Mackenzie watched as the burning dragon began to falter. She had been studying the black intensely, learning how it moved, how its momentum traveled through its body, and she sent that knowledge to the golden dragon’s awareness, showing it where each strike would land. But if dodging a blow would lead them back toward the launch pad, the blazing creature took the hit instead.

Taking the hits it wants to take, Mackenzie realized bitterly. The thought reminded her of the conversation she had had with her father, in what seemed like a lifetime ago, but she heard his words again now, echoing in her mind.

Sometimes, Mac, running away is the best long-term strategy.

“Three minutes to launch,” Sam announced.

Suddenly, she knew what they had to do. She tried to convey the plan to the majestic beast that fought so bravely for them, but she was already feeling drained, and the great dragon was fading. For several agonizing moments, she wasn’t sure it had understood her, but then she saw a new pattern beginning to emerge. Their champion was choosing its hits differently now, moving the battle back toward the summoners themselves.

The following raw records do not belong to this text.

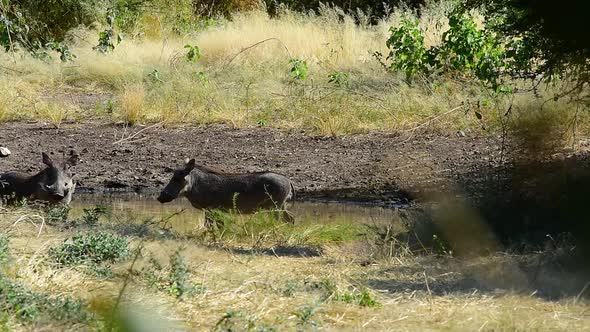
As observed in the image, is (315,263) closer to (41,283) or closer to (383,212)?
(41,283)

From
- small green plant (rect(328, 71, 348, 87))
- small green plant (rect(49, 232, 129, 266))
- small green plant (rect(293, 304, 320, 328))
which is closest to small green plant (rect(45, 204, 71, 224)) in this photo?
small green plant (rect(49, 232, 129, 266))

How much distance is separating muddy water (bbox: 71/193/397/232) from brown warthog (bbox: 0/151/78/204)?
448 millimetres

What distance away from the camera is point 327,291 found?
6.63 metres

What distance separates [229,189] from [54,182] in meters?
1.89

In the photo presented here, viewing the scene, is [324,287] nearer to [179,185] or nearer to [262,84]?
[179,185]

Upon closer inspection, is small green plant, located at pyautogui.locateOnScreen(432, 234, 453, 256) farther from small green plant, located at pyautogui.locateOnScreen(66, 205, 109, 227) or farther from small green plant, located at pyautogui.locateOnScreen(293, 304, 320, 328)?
small green plant, located at pyautogui.locateOnScreen(66, 205, 109, 227)

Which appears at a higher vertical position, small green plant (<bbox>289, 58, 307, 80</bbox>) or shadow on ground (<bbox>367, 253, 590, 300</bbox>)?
shadow on ground (<bbox>367, 253, 590, 300</bbox>)

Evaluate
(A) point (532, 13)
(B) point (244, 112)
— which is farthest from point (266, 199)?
(B) point (244, 112)

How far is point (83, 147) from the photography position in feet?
49.5

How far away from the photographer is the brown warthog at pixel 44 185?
11023 millimetres

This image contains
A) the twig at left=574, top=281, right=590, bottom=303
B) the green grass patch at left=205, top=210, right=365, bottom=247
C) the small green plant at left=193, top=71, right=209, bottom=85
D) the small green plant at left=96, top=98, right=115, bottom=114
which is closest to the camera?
the twig at left=574, top=281, right=590, bottom=303

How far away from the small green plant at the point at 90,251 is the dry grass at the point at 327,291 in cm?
13

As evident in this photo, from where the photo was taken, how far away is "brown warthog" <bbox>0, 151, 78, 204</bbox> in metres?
11.0

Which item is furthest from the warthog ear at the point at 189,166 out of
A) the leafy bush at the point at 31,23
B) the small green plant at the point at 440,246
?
the small green plant at the point at 440,246
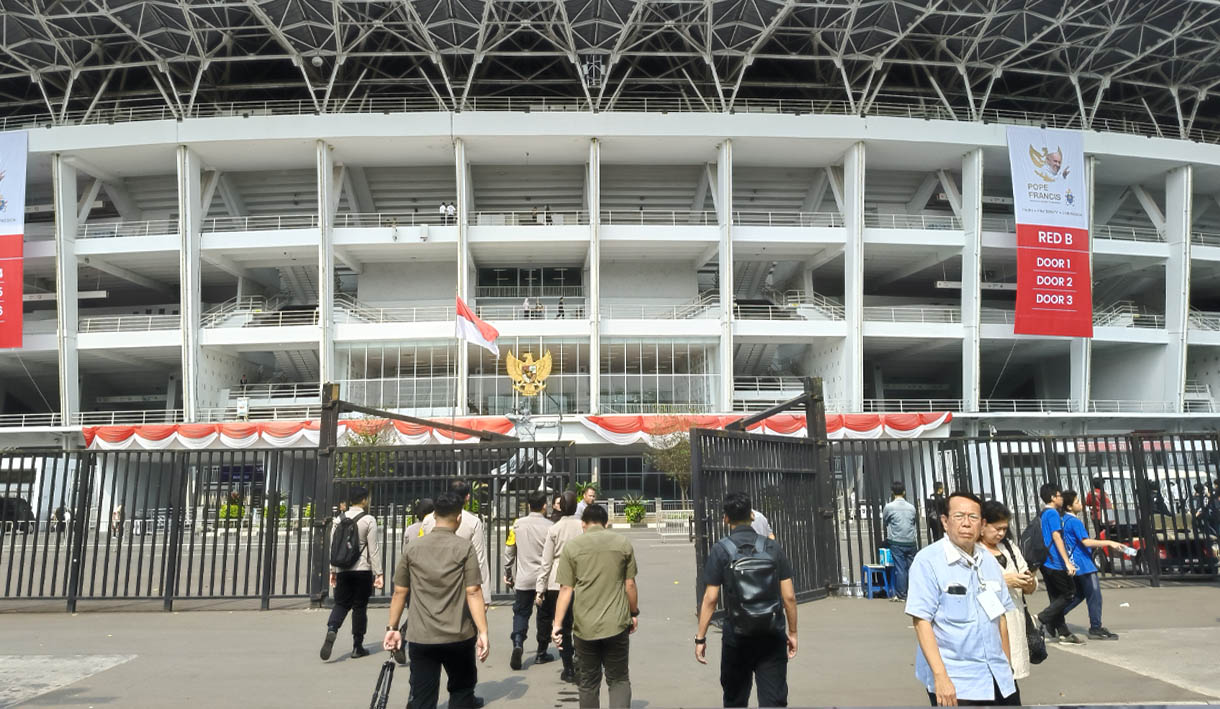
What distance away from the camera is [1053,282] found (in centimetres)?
3769

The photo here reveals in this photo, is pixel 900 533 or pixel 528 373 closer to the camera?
pixel 900 533

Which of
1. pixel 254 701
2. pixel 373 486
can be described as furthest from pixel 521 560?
pixel 373 486

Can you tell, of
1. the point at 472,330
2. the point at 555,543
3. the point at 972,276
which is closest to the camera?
the point at 555,543

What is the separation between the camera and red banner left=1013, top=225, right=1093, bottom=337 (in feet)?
122

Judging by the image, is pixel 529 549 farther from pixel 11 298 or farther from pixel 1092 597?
pixel 11 298

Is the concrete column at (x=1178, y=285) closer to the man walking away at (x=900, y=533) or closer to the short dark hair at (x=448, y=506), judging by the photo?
the man walking away at (x=900, y=533)

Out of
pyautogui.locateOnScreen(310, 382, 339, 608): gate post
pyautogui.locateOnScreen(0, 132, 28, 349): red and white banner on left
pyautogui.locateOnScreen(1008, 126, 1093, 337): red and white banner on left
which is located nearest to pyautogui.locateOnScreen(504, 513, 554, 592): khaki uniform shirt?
pyautogui.locateOnScreen(310, 382, 339, 608): gate post

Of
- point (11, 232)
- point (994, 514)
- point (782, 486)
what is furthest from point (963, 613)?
point (11, 232)

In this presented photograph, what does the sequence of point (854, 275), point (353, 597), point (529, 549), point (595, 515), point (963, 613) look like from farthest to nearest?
point (854, 275), point (353, 597), point (529, 549), point (595, 515), point (963, 613)

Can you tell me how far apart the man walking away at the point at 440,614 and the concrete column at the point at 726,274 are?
32.3 meters

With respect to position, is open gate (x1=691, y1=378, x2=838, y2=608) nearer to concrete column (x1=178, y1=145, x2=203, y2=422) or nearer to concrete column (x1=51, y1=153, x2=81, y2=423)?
concrete column (x1=178, y1=145, x2=203, y2=422)

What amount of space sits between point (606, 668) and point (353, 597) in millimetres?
3822

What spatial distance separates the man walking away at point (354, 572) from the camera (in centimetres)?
854

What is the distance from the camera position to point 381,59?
40688 mm
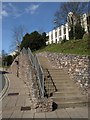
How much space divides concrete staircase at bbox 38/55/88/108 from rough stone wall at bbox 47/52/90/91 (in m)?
0.37

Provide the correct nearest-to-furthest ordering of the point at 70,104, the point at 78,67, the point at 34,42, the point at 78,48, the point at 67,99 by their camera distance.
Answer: the point at 70,104
the point at 67,99
the point at 78,67
the point at 78,48
the point at 34,42

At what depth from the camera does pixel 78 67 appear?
14.3 m

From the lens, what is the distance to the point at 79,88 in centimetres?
1365

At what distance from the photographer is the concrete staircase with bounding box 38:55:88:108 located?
11.7 meters

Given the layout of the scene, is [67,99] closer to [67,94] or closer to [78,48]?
[67,94]

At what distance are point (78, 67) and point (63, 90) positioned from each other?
1.84 m

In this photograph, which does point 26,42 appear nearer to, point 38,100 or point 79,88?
point 79,88

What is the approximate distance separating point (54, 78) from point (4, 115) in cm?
552

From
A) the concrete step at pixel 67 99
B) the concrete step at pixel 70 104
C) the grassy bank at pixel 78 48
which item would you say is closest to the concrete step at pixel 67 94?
the concrete step at pixel 67 99

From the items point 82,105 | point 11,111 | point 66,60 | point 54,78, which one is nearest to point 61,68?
point 66,60

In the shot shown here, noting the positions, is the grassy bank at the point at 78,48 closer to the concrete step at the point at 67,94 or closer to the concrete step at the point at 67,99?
the concrete step at the point at 67,94

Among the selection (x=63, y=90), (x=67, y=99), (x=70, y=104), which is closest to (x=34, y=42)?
(x=63, y=90)

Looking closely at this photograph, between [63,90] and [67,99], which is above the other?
[63,90]

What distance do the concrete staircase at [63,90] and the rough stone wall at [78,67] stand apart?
0.37 metres
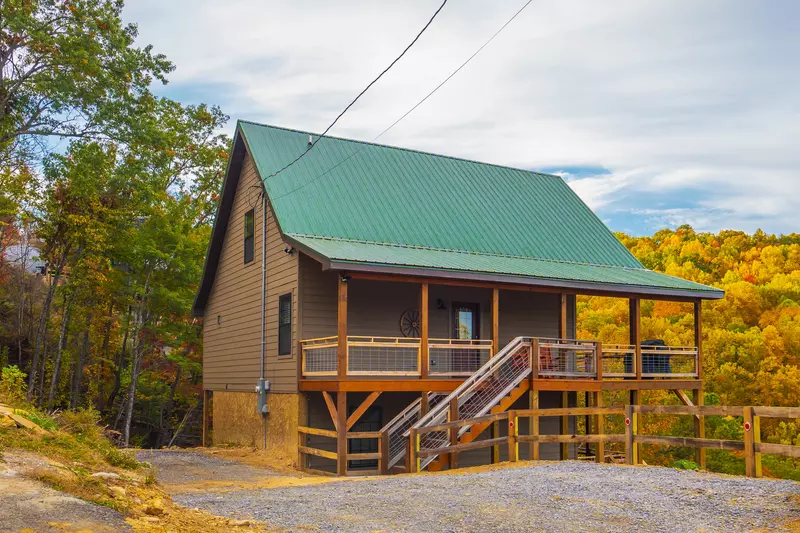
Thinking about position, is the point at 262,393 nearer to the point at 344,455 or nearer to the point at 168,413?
the point at 344,455

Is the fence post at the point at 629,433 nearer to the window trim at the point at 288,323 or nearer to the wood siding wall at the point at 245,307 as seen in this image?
the wood siding wall at the point at 245,307

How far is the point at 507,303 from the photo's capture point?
22359 mm

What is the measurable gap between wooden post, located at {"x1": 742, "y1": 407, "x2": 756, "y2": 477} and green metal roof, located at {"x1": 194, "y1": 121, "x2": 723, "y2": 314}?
766cm

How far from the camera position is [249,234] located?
72.3 feet

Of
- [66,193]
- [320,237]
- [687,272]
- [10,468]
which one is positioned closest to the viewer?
[10,468]

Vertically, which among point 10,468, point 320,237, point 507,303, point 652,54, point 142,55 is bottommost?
point 10,468

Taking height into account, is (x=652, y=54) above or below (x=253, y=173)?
above

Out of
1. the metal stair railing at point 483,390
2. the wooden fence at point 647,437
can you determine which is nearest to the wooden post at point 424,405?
the metal stair railing at point 483,390

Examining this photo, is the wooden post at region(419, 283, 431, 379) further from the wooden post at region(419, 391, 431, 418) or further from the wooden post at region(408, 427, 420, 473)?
the wooden post at region(408, 427, 420, 473)

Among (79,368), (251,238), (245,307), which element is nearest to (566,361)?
(245,307)

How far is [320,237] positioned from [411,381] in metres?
4.25

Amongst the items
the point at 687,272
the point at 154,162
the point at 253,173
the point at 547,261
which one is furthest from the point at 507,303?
the point at 687,272

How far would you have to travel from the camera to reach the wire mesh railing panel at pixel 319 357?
18.1 meters

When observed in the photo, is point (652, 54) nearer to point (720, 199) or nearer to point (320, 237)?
point (320, 237)
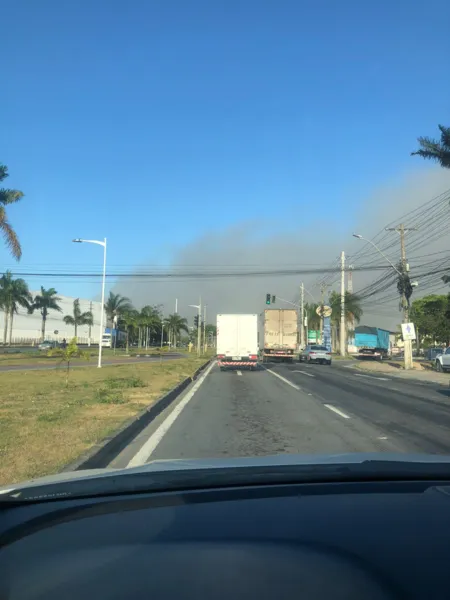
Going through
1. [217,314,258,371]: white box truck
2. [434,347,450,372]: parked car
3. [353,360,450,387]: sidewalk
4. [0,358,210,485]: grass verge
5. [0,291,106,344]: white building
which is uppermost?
[0,291,106,344]: white building

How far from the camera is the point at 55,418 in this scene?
10023 mm

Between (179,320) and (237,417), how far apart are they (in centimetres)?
8172

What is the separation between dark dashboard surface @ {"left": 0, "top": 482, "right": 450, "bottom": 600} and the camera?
73.9 inches

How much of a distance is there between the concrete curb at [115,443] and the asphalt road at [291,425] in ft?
0.56

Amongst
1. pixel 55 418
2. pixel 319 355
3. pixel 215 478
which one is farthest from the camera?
pixel 319 355

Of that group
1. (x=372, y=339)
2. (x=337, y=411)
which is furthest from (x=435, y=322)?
(x=337, y=411)

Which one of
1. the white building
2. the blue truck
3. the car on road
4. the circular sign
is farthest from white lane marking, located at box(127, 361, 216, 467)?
the white building

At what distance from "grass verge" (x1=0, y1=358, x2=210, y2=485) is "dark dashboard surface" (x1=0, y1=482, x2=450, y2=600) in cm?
365

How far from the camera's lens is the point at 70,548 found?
7.09ft

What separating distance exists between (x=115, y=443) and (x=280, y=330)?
3401 cm

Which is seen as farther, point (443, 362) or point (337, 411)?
point (443, 362)

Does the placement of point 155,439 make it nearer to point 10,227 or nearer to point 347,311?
point 10,227

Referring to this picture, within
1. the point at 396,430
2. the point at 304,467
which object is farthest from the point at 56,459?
the point at 396,430

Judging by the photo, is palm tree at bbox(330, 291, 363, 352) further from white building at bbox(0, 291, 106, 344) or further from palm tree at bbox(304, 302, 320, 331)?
white building at bbox(0, 291, 106, 344)
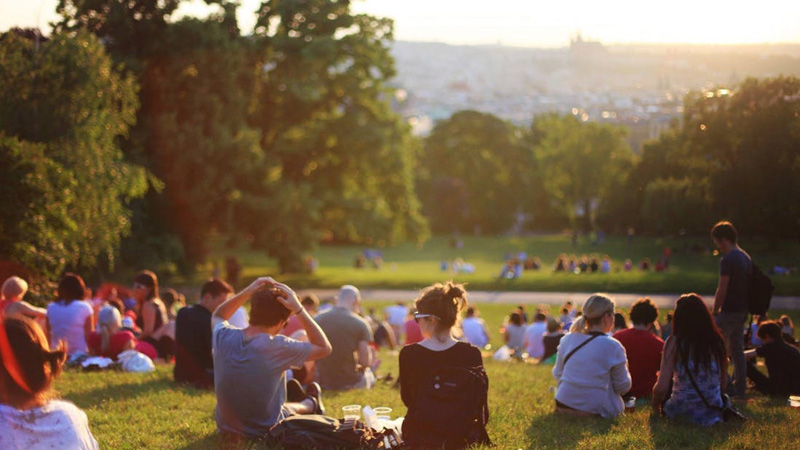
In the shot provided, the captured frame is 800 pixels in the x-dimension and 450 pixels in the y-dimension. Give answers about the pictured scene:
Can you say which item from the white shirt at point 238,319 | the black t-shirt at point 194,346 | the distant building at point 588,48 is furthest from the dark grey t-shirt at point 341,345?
the distant building at point 588,48

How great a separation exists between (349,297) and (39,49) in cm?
1265

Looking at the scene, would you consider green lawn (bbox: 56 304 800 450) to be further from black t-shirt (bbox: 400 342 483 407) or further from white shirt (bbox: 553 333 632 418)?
black t-shirt (bbox: 400 342 483 407)

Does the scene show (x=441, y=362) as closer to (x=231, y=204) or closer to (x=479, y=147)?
(x=231, y=204)

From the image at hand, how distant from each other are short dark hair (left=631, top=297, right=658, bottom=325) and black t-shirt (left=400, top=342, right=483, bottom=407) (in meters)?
3.17

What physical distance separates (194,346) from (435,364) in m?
4.39

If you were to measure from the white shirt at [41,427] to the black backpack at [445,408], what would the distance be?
3.10 m

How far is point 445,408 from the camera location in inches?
255

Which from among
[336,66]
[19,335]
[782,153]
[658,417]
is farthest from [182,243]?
[19,335]

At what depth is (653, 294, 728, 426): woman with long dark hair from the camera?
24.9 ft

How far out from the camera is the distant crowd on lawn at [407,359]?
385cm

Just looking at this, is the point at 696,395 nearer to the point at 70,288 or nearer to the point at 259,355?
the point at 259,355

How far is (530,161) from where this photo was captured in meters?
80.7

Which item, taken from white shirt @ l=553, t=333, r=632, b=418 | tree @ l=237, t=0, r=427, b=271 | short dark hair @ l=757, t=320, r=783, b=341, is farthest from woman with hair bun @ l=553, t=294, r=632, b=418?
tree @ l=237, t=0, r=427, b=271

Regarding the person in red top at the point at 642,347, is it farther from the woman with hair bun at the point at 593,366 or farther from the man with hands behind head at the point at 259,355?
the man with hands behind head at the point at 259,355
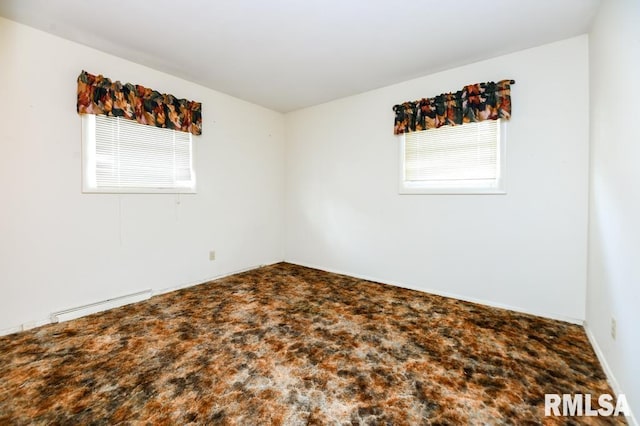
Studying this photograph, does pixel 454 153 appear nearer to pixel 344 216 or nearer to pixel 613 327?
pixel 344 216

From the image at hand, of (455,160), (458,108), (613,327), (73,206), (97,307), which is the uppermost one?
(458,108)

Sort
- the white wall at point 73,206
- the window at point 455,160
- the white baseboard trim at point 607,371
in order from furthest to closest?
the window at point 455,160
the white wall at point 73,206
the white baseboard trim at point 607,371

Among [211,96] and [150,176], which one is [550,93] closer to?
[211,96]

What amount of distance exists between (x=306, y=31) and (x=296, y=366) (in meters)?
2.71

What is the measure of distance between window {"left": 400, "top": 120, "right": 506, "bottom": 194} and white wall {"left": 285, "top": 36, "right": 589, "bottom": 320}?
0.31 feet

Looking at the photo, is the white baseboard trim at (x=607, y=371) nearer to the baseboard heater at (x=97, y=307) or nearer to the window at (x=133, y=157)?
the baseboard heater at (x=97, y=307)

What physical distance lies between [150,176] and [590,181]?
4413 mm

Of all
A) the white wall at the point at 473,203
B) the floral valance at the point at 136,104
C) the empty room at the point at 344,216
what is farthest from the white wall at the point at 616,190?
the floral valance at the point at 136,104

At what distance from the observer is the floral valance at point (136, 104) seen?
265 centimetres

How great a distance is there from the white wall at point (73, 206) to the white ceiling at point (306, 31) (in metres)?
0.24

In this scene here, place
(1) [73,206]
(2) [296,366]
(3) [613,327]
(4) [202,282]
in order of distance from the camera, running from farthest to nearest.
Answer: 1. (4) [202,282]
2. (1) [73,206]
3. (2) [296,366]
4. (3) [613,327]

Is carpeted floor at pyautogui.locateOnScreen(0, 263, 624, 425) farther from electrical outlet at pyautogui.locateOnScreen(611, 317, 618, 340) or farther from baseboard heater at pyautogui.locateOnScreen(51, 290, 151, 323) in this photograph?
electrical outlet at pyautogui.locateOnScreen(611, 317, 618, 340)

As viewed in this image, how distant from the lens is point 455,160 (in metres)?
3.16

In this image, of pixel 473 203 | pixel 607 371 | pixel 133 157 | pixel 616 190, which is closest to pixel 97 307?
pixel 133 157
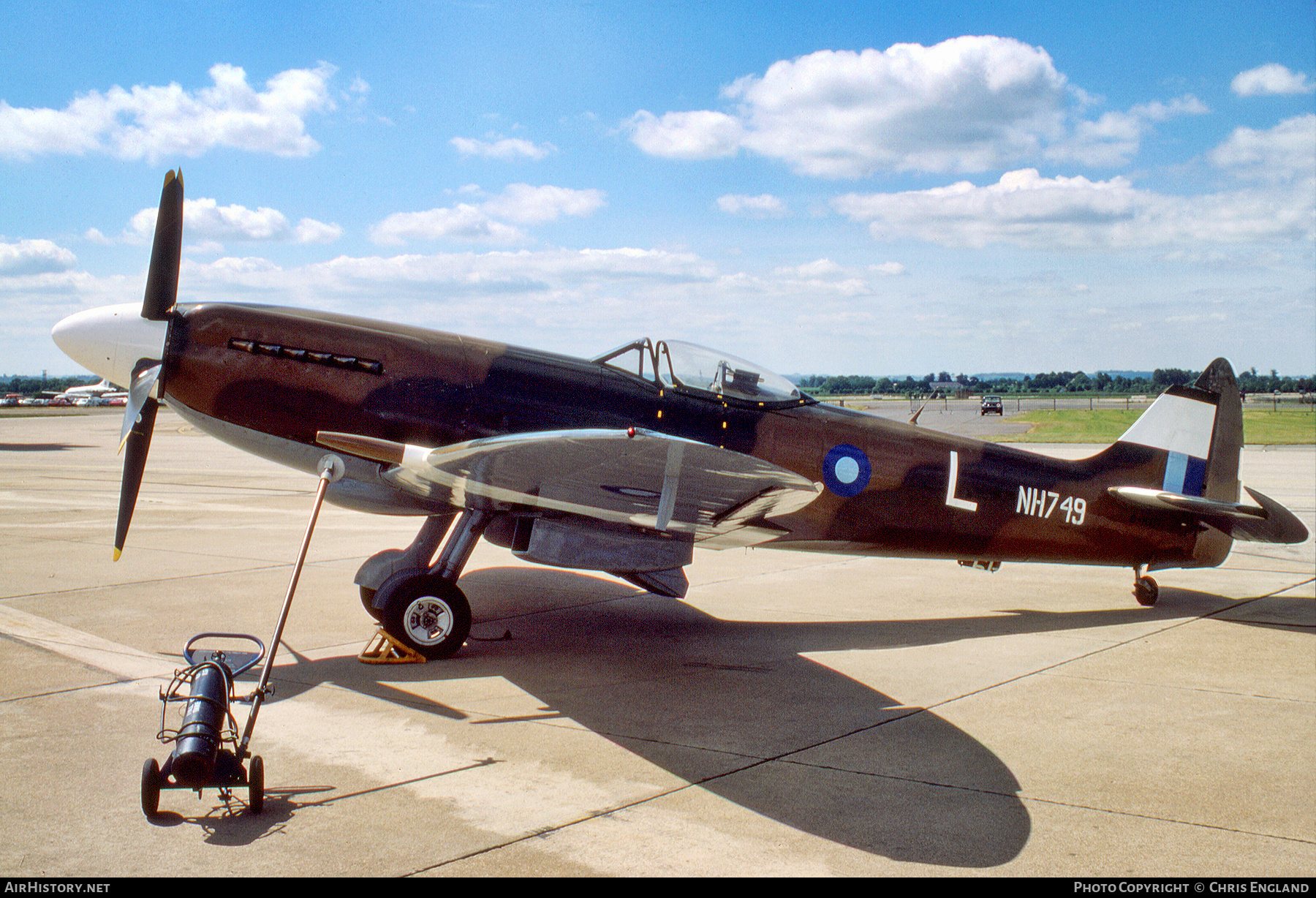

And then it happened. The black dragon saw their portal, a swirling black disc against the bright blue sky, suspended seven stories up, above the observation deck of the Exploration Tower. Abandoning the Orion, the black dragon streaked toward the platform where they all stood, intent on destroying the humans who dared to challenge it.

The golden dragon, its scales blazing in the sun, continued to battle against the black, but now it heeded Mackenzie’s every warning, dodging every attack, using every opportunity in between to weaken its enemy by striking another angry red gash into its jet-black hide.

Their objectives had shifted. Now it was the black dragon that had an ultimate goal—a purpose that began to take its toll on the malevolent creature as it, in turn, was willing to absorb its opponent’s fiery attacks, trying to reach the observation deck that much sooner, while it still knew where its true enemy stood.

Their hero fought valiantly, refusing to succumb to its wounds, while brilliant white light spilled from more gashes than they could count. Its attacks finally began to slow, its energy failing, as the grappling behemoths neared the observation tower—the humans on the seventh-floor deck watching helplessly, knowing there was nowhere to run. When the blazing dragon fell, their lives would be forfeit, one way or another, even if the black had to bring down the entire building to ensure it.

The black dragon was close enough now that they could see every wicked spike along its back, every armor-clad scale along its hide, every onyx tooth in its gaping maw. So this is what death looks like, Rush thought, as the black dragon, sensing victory, surged toward the gold, catching the majestic creature in its claws and raking a terrible gouge into its belly, splitting it open right before their eyes, from the middle of its chest to the base of its tail, a torrent of white light bursting forth from its dying body.

“No!” Sketch screamed, his lone voice crying out to it for them all.

But in that moment, the golden dragon, with a last heroic effort, wrenched itself farther into the black dragon’s death grip and clasped the monster’s back, digging its claws into its enemy with all its might. The black, realizing its mistake too late, roared in defiance, struggling to break free, but the portal was already too close.

As a final burst of light exploded from the raging inferno that their shining, white defender had become, it passed into the portal, clutching the black dragon to its heart and dragging the furious beast with it, back into the realm from which it came.